As a sibling post to Leadership, the other complex rule (at least in the basic rules of engagement) is suppression.
As any of the military guys can confirm, the advantage of a machine gun (or automatic rifle like the C2) is not in its actual rate of fire. For instance, the C9 (M249) actually has a lower rate of fire than the C7 (M16A2). In game terms we tend to juice the support weapons to make them more dangerous. The thing is, if you were to run into an enemy on the fly in a complex of twisting corridors, you would actually want the lighter rather than the heavier weapon. The advantage of a machine gun is its effective rate of fire and sustained rate of fire. Back in the days when some sods had bolt action rifles or semi-automatics, then the distinction between an ROF 1 weapon and ROF 2 could be easily supported.
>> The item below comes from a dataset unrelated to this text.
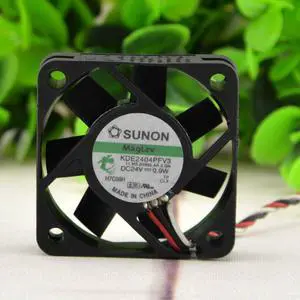 KDE2404PFV3 24V0.9W 4010 4CM3 line alarm Mute frequency converter fan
But the reality of modern warfare is that every soldier carries an automatic weapon.
My point is that the Heavy RAM Laser and Heavy Deadbolt Launcher are more than simply two weapons strapped together, and a C9 is not simply a C7 that kills twice as many bad guys. An infanteer turned engineer pointed out to me: automatic rifles are point weapons, machine guns attack an area. The 30 rounds a C2 had were simply insufficient to attack an area. A true machine gun with hundreds of rounds at the ready can lay down a spindle-shaped beaten zone, which is particularly effective in enfilade fire (attacking from the flank).
So here are some suggestions that I toss into the ring.
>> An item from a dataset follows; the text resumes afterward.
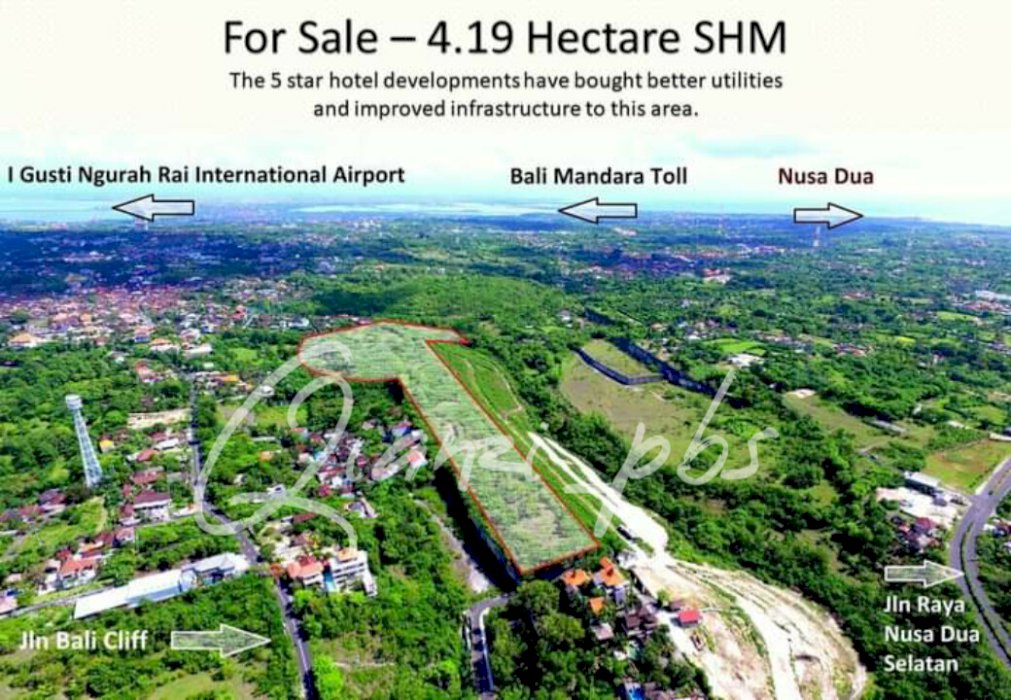 Tanah 40190mÂ² sea view,bali selatan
1) Machine gun type weapons will always autofire but with no penalty.
2) Machine gun weapons do not suppress a single row of square but rather multiple rows of squares, generally 3 or 5 wide.
3) Machine gun weapons can spread fire more effectively, only losing a die for each two or three squares between targets.
Setting aside machine guns, there are a couple of other mechanical questions.
I think we should dispense with the modifiers for the target and intervening squares.
The rules for blocked and unblocked suppression should be reworked to prevent various possible abuses.